第50話 鈴と環

「お前、私を嵌めたな?」

鈴は環を睨みつける。

「ここに来たのは、偶然。たまたまだよ」

「こんな時間にそんな都合良く――」

抗弁する鈴を環が遮る。

「鈴。私は、あんたに弱いと思われるのが怖かった」


鈴は環の次の言葉を待った。しかし、沈黙が訪れた。沈黙に耐えきれず鈴が口を開く。

「辞める前に、どうして一言私に相談してくれなかった?」

「……」

「私のことを信じられなかったからか? お前が本当に弱い人間だとして、私がそれを笑うとでも思ったのか?」


それは、ここ数年、鈴が何度も聞こうとしたけれども、怖くてついに聞けずにいた質問だった。口にした以上、もうあとには引けなかった。もし、環がそれを積極的に肯定するか、そうでなくても沈黙を続けて消極的に肯定するなら、環のことを友人だと思っていたのは自分だけで、環の方は鈴のことを大勢いる部員の一人としてしか見ていなかったことが明らかになる。それは鈴にとっては最も知りたくない事実だった。
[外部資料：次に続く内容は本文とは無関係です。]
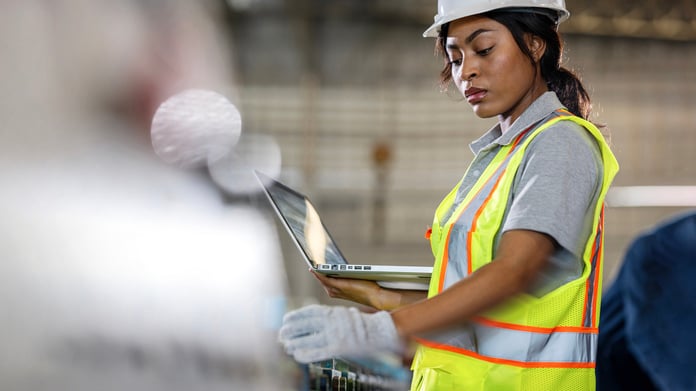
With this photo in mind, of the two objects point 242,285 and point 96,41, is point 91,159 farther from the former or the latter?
point 242,285

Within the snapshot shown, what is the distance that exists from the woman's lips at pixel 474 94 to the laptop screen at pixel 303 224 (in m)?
0.37

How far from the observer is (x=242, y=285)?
378 cm

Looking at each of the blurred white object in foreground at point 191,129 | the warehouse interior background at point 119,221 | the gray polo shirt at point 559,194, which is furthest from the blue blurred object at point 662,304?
the blurred white object in foreground at point 191,129

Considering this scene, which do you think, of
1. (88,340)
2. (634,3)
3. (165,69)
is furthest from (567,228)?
(634,3)

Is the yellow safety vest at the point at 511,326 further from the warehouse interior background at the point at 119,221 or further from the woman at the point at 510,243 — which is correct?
the warehouse interior background at the point at 119,221

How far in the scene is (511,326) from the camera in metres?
1.14

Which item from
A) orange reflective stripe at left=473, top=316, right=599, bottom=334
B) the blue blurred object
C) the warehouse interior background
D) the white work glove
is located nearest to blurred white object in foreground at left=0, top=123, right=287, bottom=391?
the warehouse interior background

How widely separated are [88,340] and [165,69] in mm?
974

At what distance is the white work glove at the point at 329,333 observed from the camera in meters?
0.91

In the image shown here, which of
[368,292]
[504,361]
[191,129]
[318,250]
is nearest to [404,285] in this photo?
[368,292]

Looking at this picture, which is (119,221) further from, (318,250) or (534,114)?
(534,114)

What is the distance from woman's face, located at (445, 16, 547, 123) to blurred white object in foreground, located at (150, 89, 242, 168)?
0.99 metres

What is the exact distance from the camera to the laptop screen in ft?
4.66

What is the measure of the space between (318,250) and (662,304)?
24.9 inches
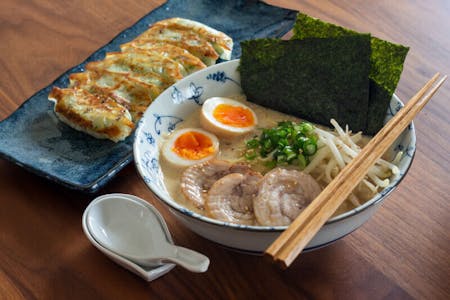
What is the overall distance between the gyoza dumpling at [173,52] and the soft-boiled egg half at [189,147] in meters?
0.47

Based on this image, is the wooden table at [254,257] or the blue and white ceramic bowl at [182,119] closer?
the blue and white ceramic bowl at [182,119]

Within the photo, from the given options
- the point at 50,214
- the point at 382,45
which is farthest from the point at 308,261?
the point at 50,214

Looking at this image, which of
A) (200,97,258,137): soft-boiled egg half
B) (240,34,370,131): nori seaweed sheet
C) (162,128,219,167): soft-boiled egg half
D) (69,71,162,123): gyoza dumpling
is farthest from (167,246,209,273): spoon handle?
(69,71,162,123): gyoza dumpling

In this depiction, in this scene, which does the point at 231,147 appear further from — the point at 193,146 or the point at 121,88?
the point at 121,88

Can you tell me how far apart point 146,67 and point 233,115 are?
19.1 inches

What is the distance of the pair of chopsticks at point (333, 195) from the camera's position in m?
1.03

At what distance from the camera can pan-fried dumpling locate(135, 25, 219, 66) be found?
216 centimetres

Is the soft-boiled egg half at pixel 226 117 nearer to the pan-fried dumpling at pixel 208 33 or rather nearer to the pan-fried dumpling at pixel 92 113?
the pan-fried dumpling at pixel 92 113

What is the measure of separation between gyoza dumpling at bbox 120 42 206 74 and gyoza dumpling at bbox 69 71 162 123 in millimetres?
166

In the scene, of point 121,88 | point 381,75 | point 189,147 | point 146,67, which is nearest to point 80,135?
point 121,88

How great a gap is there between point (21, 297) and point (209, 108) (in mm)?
739

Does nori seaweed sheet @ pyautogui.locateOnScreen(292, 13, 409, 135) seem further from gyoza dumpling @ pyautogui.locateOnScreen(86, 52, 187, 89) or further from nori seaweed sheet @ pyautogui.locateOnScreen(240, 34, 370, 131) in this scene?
gyoza dumpling @ pyautogui.locateOnScreen(86, 52, 187, 89)

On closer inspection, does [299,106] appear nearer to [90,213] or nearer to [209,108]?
[209,108]

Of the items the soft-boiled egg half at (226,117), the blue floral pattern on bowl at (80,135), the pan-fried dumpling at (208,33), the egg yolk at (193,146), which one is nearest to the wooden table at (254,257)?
the blue floral pattern on bowl at (80,135)
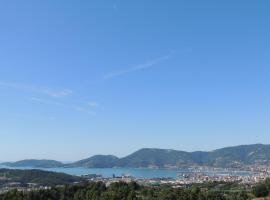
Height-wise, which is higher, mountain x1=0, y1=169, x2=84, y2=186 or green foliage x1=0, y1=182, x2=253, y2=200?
mountain x1=0, y1=169, x2=84, y2=186

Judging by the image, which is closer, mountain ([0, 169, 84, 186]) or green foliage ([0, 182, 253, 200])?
green foliage ([0, 182, 253, 200])

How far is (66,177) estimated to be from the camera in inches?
6112

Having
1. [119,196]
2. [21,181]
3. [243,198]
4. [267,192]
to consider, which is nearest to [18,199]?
[119,196]

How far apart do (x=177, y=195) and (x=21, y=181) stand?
102 m

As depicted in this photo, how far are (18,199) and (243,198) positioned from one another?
39.5 metres

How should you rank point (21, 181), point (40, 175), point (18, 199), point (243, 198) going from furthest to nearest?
1. point (40, 175)
2. point (21, 181)
3. point (243, 198)
4. point (18, 199)

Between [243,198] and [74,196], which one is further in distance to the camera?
[243,198]

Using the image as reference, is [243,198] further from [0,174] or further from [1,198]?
[0,174]

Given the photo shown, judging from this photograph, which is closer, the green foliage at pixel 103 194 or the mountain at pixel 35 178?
the green foliage at pixel 103 194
鈴は、祈るような気持ちで、ただ自分の鼓動だけを聞いていた。

「もし」と環が鈴を見た。「私があんたに相談すれば、鈴も一緒に辞めるんじゃないかと思ったから」

「私は……、私は、それでも良かったよ」

「え?」

「一緒に辞めても良かったんだ」

「鈴」


環は何かを言おうとしたが、やめた。鈴の目に涙が溜まっているのに驚いたから。

「話は聞かせてもらった! 彗ちゃんの作業は、私が引き継ごう!」


気まずい沈黙を破ったのはミユと一緒に環の後に控えていた遙だった。

「え? どういうことですか?」

彗は目を丸くした。


「私が3Dプリンターの面倒を見るってことよ。使い方は分かるし、お茶の子さいさいだよ」

「でも、もう夜も遅いし」

「なーに、ここで卓を囲めば良いだけのこと」

そう言って遥は素早くスマホでメッセージを打つと、ものの五分もしないうちに麻雀卓と麻雀牌を持った学生寮の麻雀部のメンツが集まった。


「なかなか趣のある部屋ですね」

「寮より涼しい」と口々に感想を言っている。

「ささ、お子様たちは帰った帰った」

一番お子様に見える遥がそう言いながらミユたちをせき立てるのは滑稽だったけれど、一同は遥の流れるような手際の良さと、麻雀部のフットワークの軽さに感心していた。それと同時にまた、安堵してもいた。鈴と環はもちろんのこと、ミユも彗も事態の収拾をつけられなくなっていたから、あのタイミングで遥がうやむやにしてくれたのはありがたかった。


四人は加工場の外に出されると、「私はもう帰るから」とだけ言い残して、鈴が自転車に乗り、あっという間に暗闇に消えた。

「ほら、おぶってやるよ」

環が彗の前でかがんだ。

「え、でも」

「いいから」

彗は環の背中に体を預けた。


彗を背負った環とミユは学生寮に向かって歩き始めた。すぐに彗は寝息を立て始めた。環はふと空を見上げた。雨こそ降ってはいないが、梅雨は明けていないのでどんよりとした夜空がひろがっていた。

「星は、一つも見えないな」と、環が呟く。独り言だったのかもしれない。

「そうですね」とミユは相づちを打った。先月、繭と見上げた空とは同じ空とは思えなかった。

ミユは環の横顔をチラリと見たが、夜空とは対照的にずいぶんすっきりとした顔をしていた。

それきり二人は言葉を交わさず、寮へと続く坂道を黙々と歩き続けた。